I’ve been out and about in Amsterdam, which really means hopping between cafes and bars, trying not to catch a cold in between. In fact I caught a cold on Sunday afternoon walking round Vondelpark – it was such a long walk, and an immersion experience in Dutch social behaviour, mainly bicycles, families, couples and ease.
Vondelpark
The Dutch seem so easy, so relaxed, so carefree, so comfortable within their bodies. I’m always confronted by my Englishness when I come here. I love the Amstel river and a cafe on it called de Ysbreeker just up from where the Prinzegracht feeds into the river. And there’s a lovely old brewery on the Herengracht where it gets narrower as it nears the dam.
Today is a blustery old day though, some storm sweeping in from the north – glad I’m not landing at Schipol. The author in the book I’m reading has just come across something his father wrote in a student magazine when he was 18, and he wants to give his father some advice and correct the article! What advice I would have given my father?
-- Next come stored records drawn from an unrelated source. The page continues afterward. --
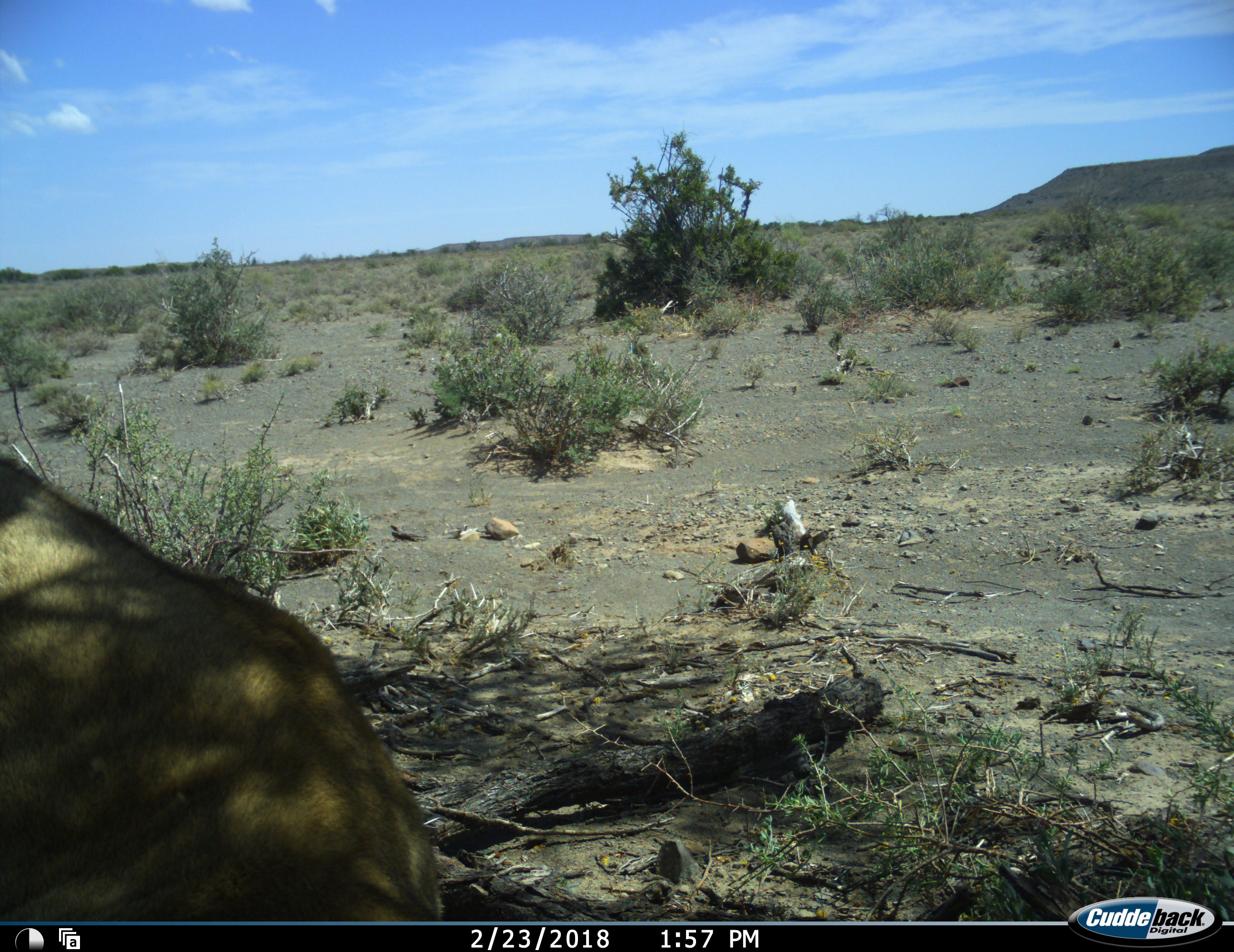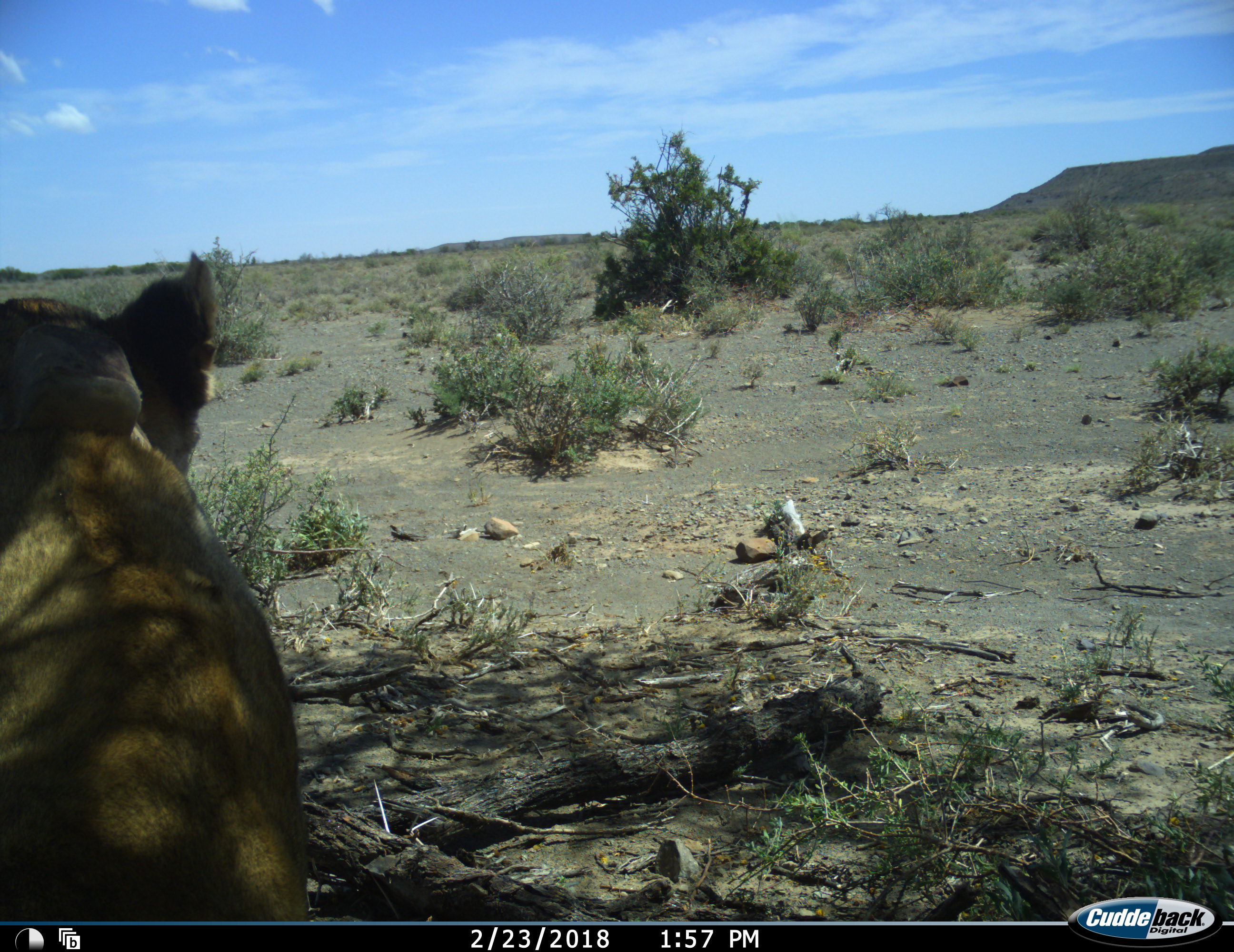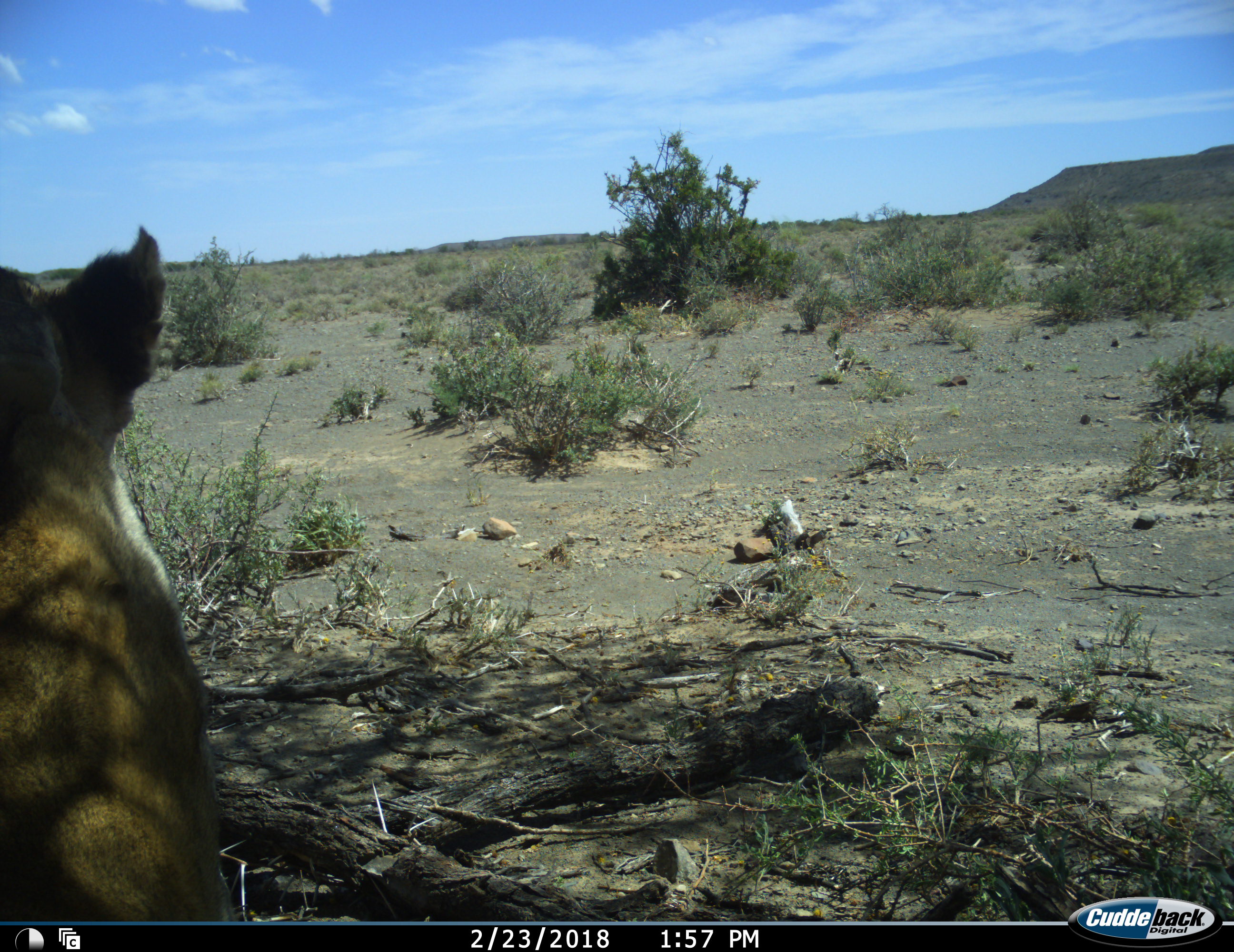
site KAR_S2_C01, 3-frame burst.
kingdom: Animalia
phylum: Chordata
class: Mammalia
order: Carnivora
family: Felidae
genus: Panthera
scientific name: Panthera leo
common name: lion female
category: lionfemale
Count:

There was an op-ed article in the NYT at the weekend written by David Brooks about Selfism. He often writes about social psychology and I thought he was describing a new development from the judgemental critical super-ego (Old Testament god) and ego-ideal (Christianity) to a non-judgemental meaningfulness of the self. I was beginning to think this was very interesting until I suddenly realised he was being completely ironic and mocking the snow-flake generation (and Trump as well). I felt so stupid and gullible that I hadn’t spotted the irony straight away, but then kept coming back to the article and ended up thinking it was cleverly ambiguous. I was hoping that it offered a new way to transcend guilt and shame and all those legacies of religion within our culture (and our psyche).
I watched ABC Murders, which had a very clever plot. Poiret’s obsessional attention to detail is like a smoke-screen to his Freud-like speculative reasoning which in some fictional way always leads him to find the perpetrator. His Catholicism was interesting too.